** Exercise details **
Return the whole listing exactly as it stands.

** Input records **
= = = = = = =

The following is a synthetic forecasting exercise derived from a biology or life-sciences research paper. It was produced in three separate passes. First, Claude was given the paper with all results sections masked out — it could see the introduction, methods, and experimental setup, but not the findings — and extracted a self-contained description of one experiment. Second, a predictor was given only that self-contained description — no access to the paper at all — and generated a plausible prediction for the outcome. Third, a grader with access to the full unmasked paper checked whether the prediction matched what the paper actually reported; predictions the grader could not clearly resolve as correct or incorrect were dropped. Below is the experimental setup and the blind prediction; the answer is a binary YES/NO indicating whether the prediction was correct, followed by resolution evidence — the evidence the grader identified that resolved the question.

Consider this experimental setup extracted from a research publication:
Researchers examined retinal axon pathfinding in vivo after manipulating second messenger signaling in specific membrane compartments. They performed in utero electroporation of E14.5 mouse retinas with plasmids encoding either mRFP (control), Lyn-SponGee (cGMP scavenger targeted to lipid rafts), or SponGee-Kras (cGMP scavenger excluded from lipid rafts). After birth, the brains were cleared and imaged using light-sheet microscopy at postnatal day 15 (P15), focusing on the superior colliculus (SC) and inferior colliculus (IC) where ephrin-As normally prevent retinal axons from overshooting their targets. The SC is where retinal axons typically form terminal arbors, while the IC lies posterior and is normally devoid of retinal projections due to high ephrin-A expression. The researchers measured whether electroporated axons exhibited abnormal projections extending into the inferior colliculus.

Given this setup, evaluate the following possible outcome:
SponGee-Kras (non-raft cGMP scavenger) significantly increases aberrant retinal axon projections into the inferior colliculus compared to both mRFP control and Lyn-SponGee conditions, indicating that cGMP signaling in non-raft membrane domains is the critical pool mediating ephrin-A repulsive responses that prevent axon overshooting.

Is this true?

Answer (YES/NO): NO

= = = = = = =

** Output of the task **
The following is a synthetic forecasting exercise derived from a biology or life-sciences research paper. It was produced in three separate passes. First, Claude was given the paper with all results sections masked out — it could see the introduction, methods, and experimental setup, but not the findings — and extracted a self-contained description of one experiment. Second, a predictor was given only that self-contained description — no access to the paper at all — and generated a plausible prediction for the outcome. Third, a grader with access to the full unmasked paper checked whether the prediction matched what the paper actually reported; predictions the grader could not clearly resolve as correct or incorrect were dropped. Below is the experimental setup and the blind prediction; the answer is a binary YES/NO indicating whether the prediction was correct, followed by resolution evidence — the evidence the grader identified that resolved the question.

Consider this experimental setup extracted from a research publication:
Researchers examined retinal axon pathfinding in vivo after manipulating second messenger signaling in specific membrane compartments. They performed in utero electroporation of E14.5 mouse retinas with plasmids encoding either mRFP (control), Lyn-SponGee (cGMP scavenger targeted to lipid rafts), or SponGee-Kras (cGMP scavenger excluded from lipid rafts). After birth, the brains were cleared and imaged using light-sheet microscopy at postnatal day 15 (P15), focusing on the superior colliculus (SC) and inferior colliculus (IC) where ephrin-As normally prevent retinal axons from overshooting their targets. The SC is where retinal axons typically form terminal arbors, while the IC lies posterior and is normally devoid of retinal projections due to high ephrin-A expression. The researchers measured whether electroporated axons exhibited abnormal projections extending into the inferior colliculus.

Given this setup, evaluate the following possible outcome:
SponGee-Kras (non-raft cGMP scavenger) significantly increases aberrant retinal axon projections into the inferior colliculus compared to both mRFP control and Lyn-SponGee conditions, indicating that cGMP signaling in non-raft membrane domains is the critical pool mediating ephrin-A repulsive responses that prevent axon overshooting.

Is this true?

Answer (YES/NO): NO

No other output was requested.